Programming in Stata vs. Python

⬅️ Back to list of blog posts

Recently, I've spent some time implementing a particular task in both Stata and in Python. Despite this very useful reference, I've had a lot of struggle getting the output in both platforms exactly identical. Here is a list of things to watch out for when you're puzzled by why the two sets of code yield different output.

1. Computing Beta

Suppose you have a dataframe with columns called permno, date, retrf, and mktrf .

retrf is the excess stock return and mktrf is the excess market return.

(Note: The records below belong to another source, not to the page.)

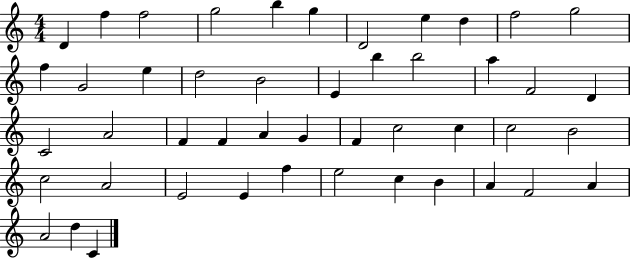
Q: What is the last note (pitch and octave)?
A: C4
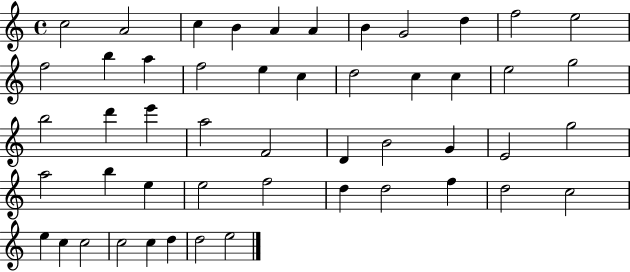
{
  \clef treble
  \time 4/4
  \defaultTimeSignature
  \key c \major
  c''2 a'2 | c''4 b'4 a'4 a'4 | b'4 g'2 d''4 | f''2 e''2 | \break f''2 b''4 a''4 | f''2 e''4 c''4 | d''2 c''4 c''4 | e''2 g''2 | \break b''2 d'''4 e'''4 | a''2 f'2 | d'4 b'2 g'4 | e'2 g''2 | \break a''2 b''4 e''4 | e''2 f''2 | d''4 d''2 f''4 | d''2 c''2 | \break e''4 c''4 c''2 | c''2 c''4 d''4 | d''2 e''2 | \bar "|."
}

The goal is to compute the beta for each stock in a 60-month rolling window with at least 24 valid observations.

Stata Implementation

m = tm(2020m12)
gen byte window = inrange(date,`m'-60,`m'-1)
egen byte obs = count(retrf) if window, by(permno)

egen Mmktrf = mean(mktrf) if retrf<. & window & obs>=24, by(permno)

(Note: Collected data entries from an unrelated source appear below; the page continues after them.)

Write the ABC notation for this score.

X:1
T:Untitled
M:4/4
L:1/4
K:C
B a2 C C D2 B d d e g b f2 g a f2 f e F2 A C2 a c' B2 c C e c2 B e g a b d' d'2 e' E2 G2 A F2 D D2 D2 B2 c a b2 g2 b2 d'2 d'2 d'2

gen xx = (mktrf-Mmktrf)^2 if retrf<. & window & obs>=24
gen xy = (mktrf-Mmktrf)*retrf if retrf<. & window & obs>=24

egen Mxx = mean(xx), by(permno)
egen Mxy = mean(xy), by(permno)

replace beta = Mxy/Mxx if date ==`m'

Python Implementation

ym = '2020-12-01'
sub_df = df[(df['ldate'] >= ym - pd.DateOffset(months = 60)) &
					  (df['ldate'] <= ym - pd.DateOffset(months = 1))]

covariance = sub_df[['ldate', 'daret_rf', 'mktrf', 'permno']].groupby('permno').cov(min_periods = 24, ddof = 0).reset_index()
numerator = covariance[['permno', 'daret_rf']][1::2].set_index('permno')['daret_rf']
denominator = covariance[['permno', 'mktrf']][1::2].set_index('permno')['mktrf']

betas =  DataFrame(numerator.divide(denominator)).reset_index()

Nota Bene

The above Stata implementation uses population covariance (as seen above) while the Python covariance uses the sample covariance.